◆ SET EXERCISE ◆
Begin at the line below that contains "What length of". Repeat it and all remaining lines of the records exactly.

--- Begin ---

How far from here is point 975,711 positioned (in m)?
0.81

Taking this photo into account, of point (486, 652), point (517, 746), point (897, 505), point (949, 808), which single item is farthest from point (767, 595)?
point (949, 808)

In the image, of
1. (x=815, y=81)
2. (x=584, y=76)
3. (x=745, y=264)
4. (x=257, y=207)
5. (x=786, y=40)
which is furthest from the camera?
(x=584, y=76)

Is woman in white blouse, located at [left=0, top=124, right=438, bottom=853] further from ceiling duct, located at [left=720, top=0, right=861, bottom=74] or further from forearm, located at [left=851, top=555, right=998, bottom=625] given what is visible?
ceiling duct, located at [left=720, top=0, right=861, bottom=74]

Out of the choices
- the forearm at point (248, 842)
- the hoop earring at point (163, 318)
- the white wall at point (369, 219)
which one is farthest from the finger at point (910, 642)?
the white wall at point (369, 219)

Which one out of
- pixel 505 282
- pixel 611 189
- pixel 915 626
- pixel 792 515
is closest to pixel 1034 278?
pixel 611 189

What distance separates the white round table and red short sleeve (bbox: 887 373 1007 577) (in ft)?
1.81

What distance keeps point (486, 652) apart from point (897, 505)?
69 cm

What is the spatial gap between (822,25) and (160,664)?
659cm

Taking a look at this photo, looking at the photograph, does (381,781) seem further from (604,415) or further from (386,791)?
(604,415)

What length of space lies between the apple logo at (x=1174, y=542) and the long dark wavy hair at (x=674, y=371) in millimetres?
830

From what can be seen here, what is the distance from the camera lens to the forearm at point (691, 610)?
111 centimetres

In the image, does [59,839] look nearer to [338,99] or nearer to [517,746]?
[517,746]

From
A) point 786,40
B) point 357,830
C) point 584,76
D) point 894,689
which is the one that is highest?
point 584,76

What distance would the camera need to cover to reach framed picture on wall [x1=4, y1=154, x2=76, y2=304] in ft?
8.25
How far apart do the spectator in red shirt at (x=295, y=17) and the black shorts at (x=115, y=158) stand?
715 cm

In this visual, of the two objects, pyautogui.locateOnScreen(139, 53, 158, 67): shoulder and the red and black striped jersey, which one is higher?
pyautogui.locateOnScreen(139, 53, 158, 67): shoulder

--- End ---

◆ PROBLEM SOLUTION ◆
What length of space lies between the apple logo at (x=1174, y=542) and the long dark wavy hair at (x=674, y=371) in millimetres?
830

From what can be seen here, what is the distance from the camera lens to the forearm at point (691, 610)?
111 centimetres

In the image, does [59,839] look nearer to [338,99] or nearer to [517,746]?
[517,746]

From
A) point 786,40
B) point 357,830
C) point 584,76
D) point 894,689
which is the one that is highest?
point 584,76

What distance would the camera need to cover to reach framed picture on wall [x1=4, y1=154, x2=76, y2=304] in ft?
8.25
How far apart do the spectator in red shirt at (x=295, y=17) and the black shorts at (x=115, y=158) stand?
715 cm

In this visual, of the two objects, pyautogui.locateOnScreen(139, 53, 158, 67): shoulder and the red and black striped jersey, which one is higher?
pyautogui.locateOnScreen(139, 53, 158, 67): shoulder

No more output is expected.